Of course, there’s emotional intelligence, documented and made popular by, among others, Daniel Goleman. As reported in Entrepreneur: “How much of an impact does emotional intelligence have on your professional success? The short answer is: a lot! It’s a powerful way to focus your energy in one direction with a tremendous result. TalentSmart tested emotional intelligence alongside 33 other important workplace skills, and found that emotional intelligence is the strongest predictor of performance, explaining a full 58% of success in all types of jobs.”
And as we noted here previously, a group of MIT scientists has found out why some groups, like some people, are reliably smarter than others,
But often, leaders, entrepreneurs and employees try other tactics to impress others with their intelligence. They try to look smart. And as the Wall St. Journal points out, folks who do this just might be doing it wrong.
The piece states: “A growing amount of research is teasing out how people form first impressions of others’ intelligence—and how well it works when you try to manage those impressions. The cues people look for in assessing each other’s intelligence are simple. But they aren’t always easy to pull off under pressure. They include showing self-confidence, speaking clearly and smoothly, and responding thoughtfully to what others are saying, research shows.”
The report notes the work of Nora A. Murphy, an associate professor of psychology at Loyola Marymount University in Los Angeles, and her 2007 study “Appearing Smart: The Impression Management of Intelligence, Person Perception Accuracy, and Behavior in Social Interaction.”
Among the study’s conclusions: “Impression-managing targets displayed distinct nonverbal behavioral patterns that differed from controls. Looking while speaking was a key behavior: It significantly correlated with IQ, was successfully manipulated by impression-managing targets, and contributed to higher perceived intelligence ratings.”

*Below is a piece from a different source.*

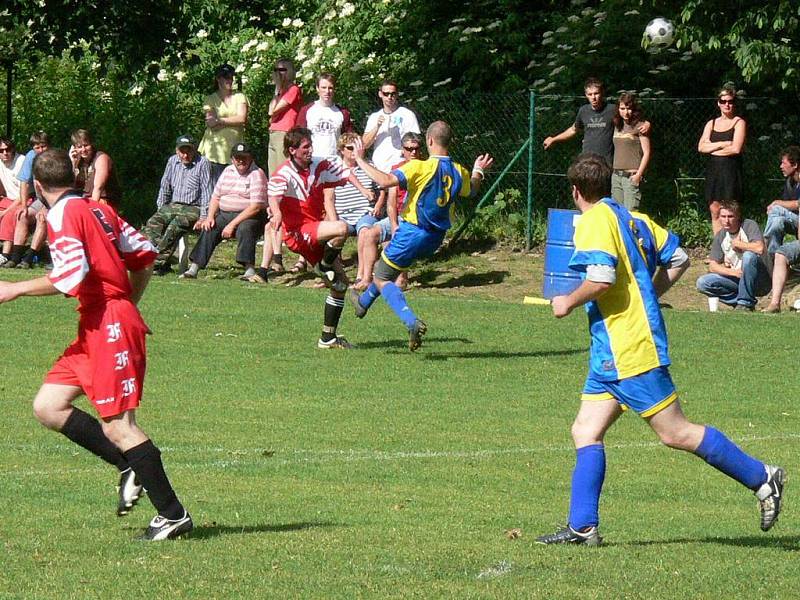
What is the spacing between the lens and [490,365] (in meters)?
13.9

And there’s more. The WSJ notes: “People trying to look intelligent had a few behaviors in common. Among them were looking at others while listening or speaking, sitting up straight, putting on a serious face and avoiding certain gestures, such as touching their hair or face. But just the first two of those behaviors earned them a high IQ score from people watching the videos.”
If that doesn’t work, though, there’s another trick: Use a middle initial.
According to the report, which notes last year’s study “The impact of middle names: Middle name initials enhance evaluations of intellectual performance.” Among the conclusions: “the display of middle initials increases positive evaluations of people’s intellectual capacities and achievements. We document this effect in seven studies: Middle initials in authors’ names increased the evaluation of their writing performance (Study 1), and middle initials increased perceptions of status (Studies 2 and 4). Moreover, the middle initials effect was specific to intellectual performance (Studies 3 and 6), and it was mediated by perceived status (Studies 5–7).”
However, before you start employing different tricks to try to impress in meetings, the Wall St. Journal warns: “People who tried to appear intelligent risked exposing what they didn’t know, the research shows.”